Es quizás una de las constantes del esfuerzo por obtener financiamiento para la cultura en Chile. Tarde o temprano, alguna tragedia natural asolará cualquier recinto destinado a las artes. Tal vez por eso, nuestra historia de la infraestructura cultural casi no registra movimientos -valga la ironía- luego del titánico esfuerzo por terminar la edificación del Museo Nacional de Bellas Artes, en 1910, a pesar de haber tenido que sobrellevar el terremoto de 1906, que devastó Valparaíso y las arcas fiscales. Un inadvertido podrá decir que los edificios museales o bibliográficos han sufrido más daños en los últimos años. Es que recién en 1990, el país comenzó a preocuparse en serio de disponer de espacios culturales acordes con su desarrollo.
El 27/F dejó en lamentables condiciones al MAC del Parque Forestal y complicado al novísimo Museo de la Memoria. El 16/S parece haberse ocupado más de pequeños museos y bibliotecas del norte chico. En todo caso, siguiendo la estructura estatal vigente, afectó más a dependencias de la DIBAM que a aquellas financiadas vía Consejo Nacional de la Cultura.
Es que atávicamente, los presupuestos de los espacios públicos chilenos no consideran fondos para manutención. Mucho menos para restauración. De ahí que tras cada evento telúrico sea necesario resignar recursos internos y/o recurrir a los fondos generales de emergencia.
El problema, en el segundo caso, es que siempre hay prioridades más urgentes como los hospitales, los puentes, los caminos, los embalses.
Lo dramático es que, en efecto, muchas veces se puede esperar, pero los costos en el interinato se incrementan en dólares o UF mientras los fondos públicos reposan en congelados pesos. Vienen entonces los recortes que dejan edificios sin terminar, sin ascensores, con calderas inútiles o con segundas y hasta terceras etapas por venir.
Es lo que por segunda vez podría afectar a la gran sala del GAM, que ya fue postergada en 2010.
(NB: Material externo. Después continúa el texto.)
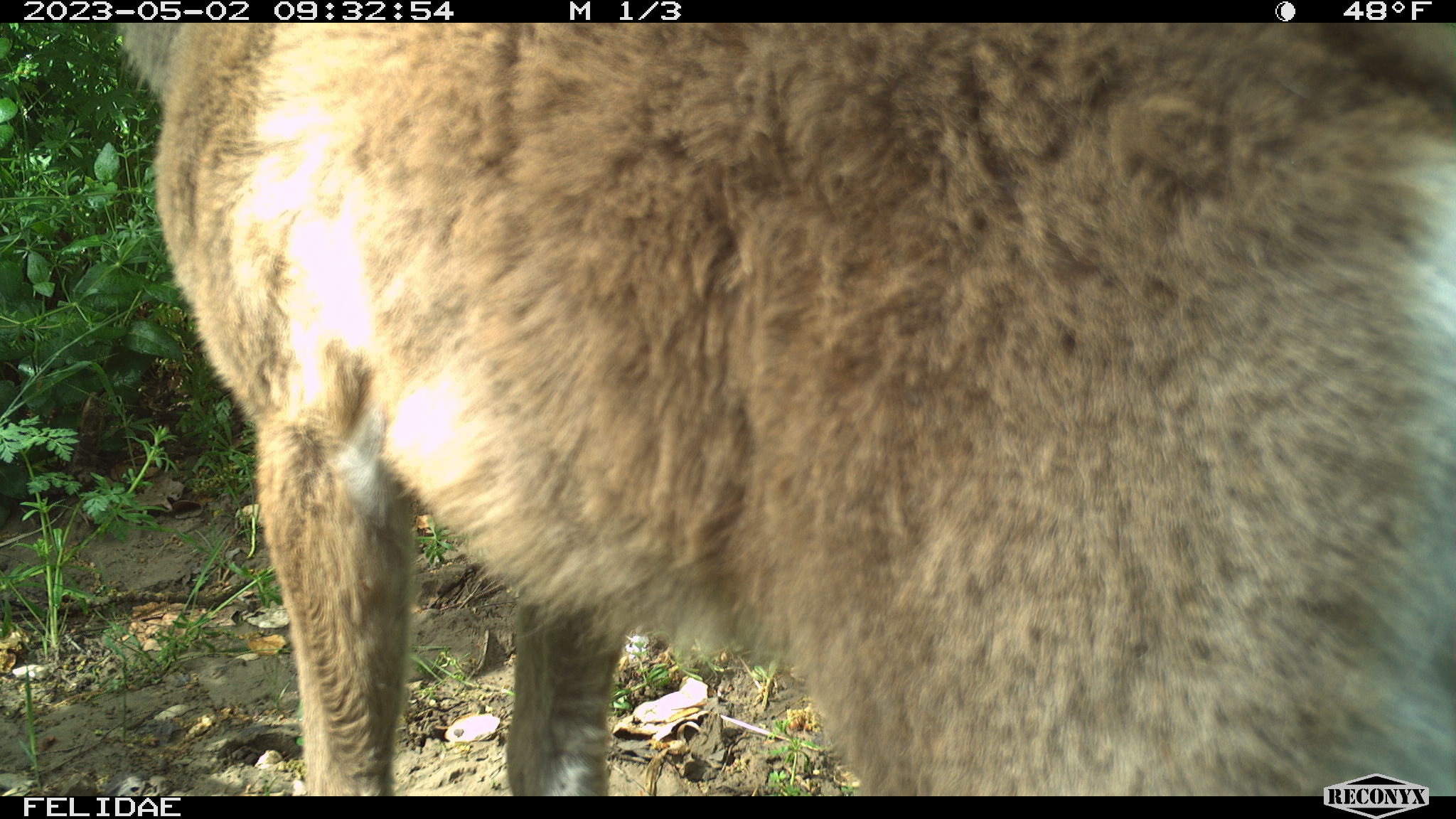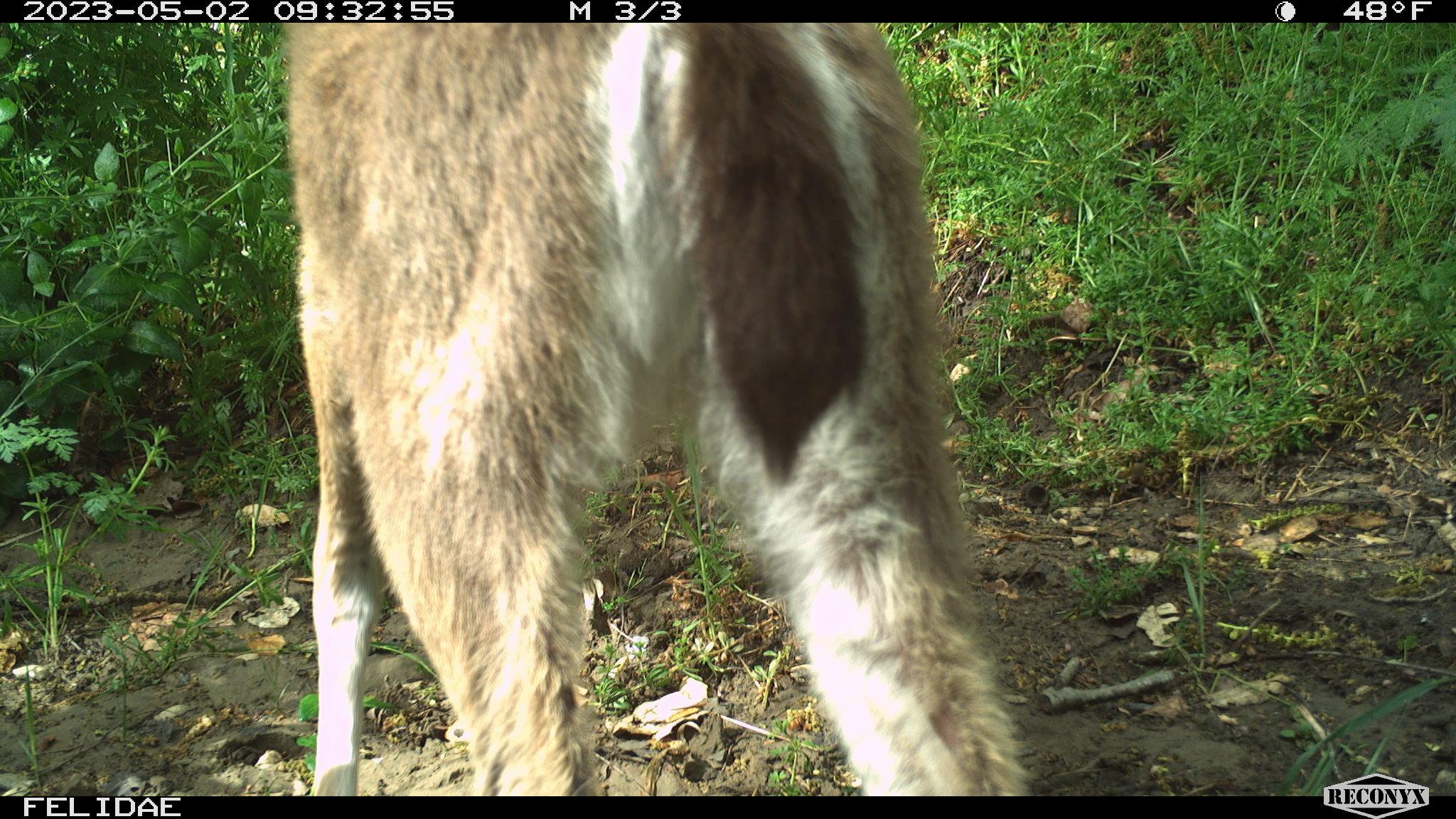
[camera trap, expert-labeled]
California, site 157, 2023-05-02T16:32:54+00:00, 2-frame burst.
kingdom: Animalia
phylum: Chordata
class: Mammalia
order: Artiodactyla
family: Cervidae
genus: Odocoileus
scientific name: Odocoileus hemionus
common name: mule deer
Lo complicado es que si bien hay muchos aspectos en los que el trabajo de los gestores con el sector privado o las audiencias puede contribuir a una infraestructura cultural, la edificación o la restauración no está entre ellos. Hasta el más liberal de los planificadores piensa que financiar infraestructura debe ser tarea del Estado.
La forma de salir de este círculo vicioso es utilizar los aportes de la gestión en labores de manutención que reduzcan al mínimo las necesidades derivadas de una tragedia natural. Su complemento, debiera ser la existencia de programas estatales permanentes de apoyo a edificios que sufren daños impredecibles.
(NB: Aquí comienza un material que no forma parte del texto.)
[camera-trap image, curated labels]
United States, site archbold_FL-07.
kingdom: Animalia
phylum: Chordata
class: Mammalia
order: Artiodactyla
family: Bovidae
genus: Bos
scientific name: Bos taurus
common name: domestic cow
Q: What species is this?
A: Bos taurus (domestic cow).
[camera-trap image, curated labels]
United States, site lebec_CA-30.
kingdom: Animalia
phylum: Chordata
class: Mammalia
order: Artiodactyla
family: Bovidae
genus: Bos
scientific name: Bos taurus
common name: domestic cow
Porque los edificios de la cultura pueden esperar, pero aquellas actividades artísticas que acogen, no. Son precisamente los espacios donde la población puede y debe refugiarse en las tragedias para reconfortarse con un libro, estimularse con una obra de teatro o engrandecerse con una muestra de artes plásticas.
En consecuencia, el financiamiento cultural, en un país como Chile, debe también asumir una condición mixta en la cual las audiencias y los gestores contribuyan con recursos para la prevención y el Estado se haga cargo, inevitable y rápidamente, de la restauración.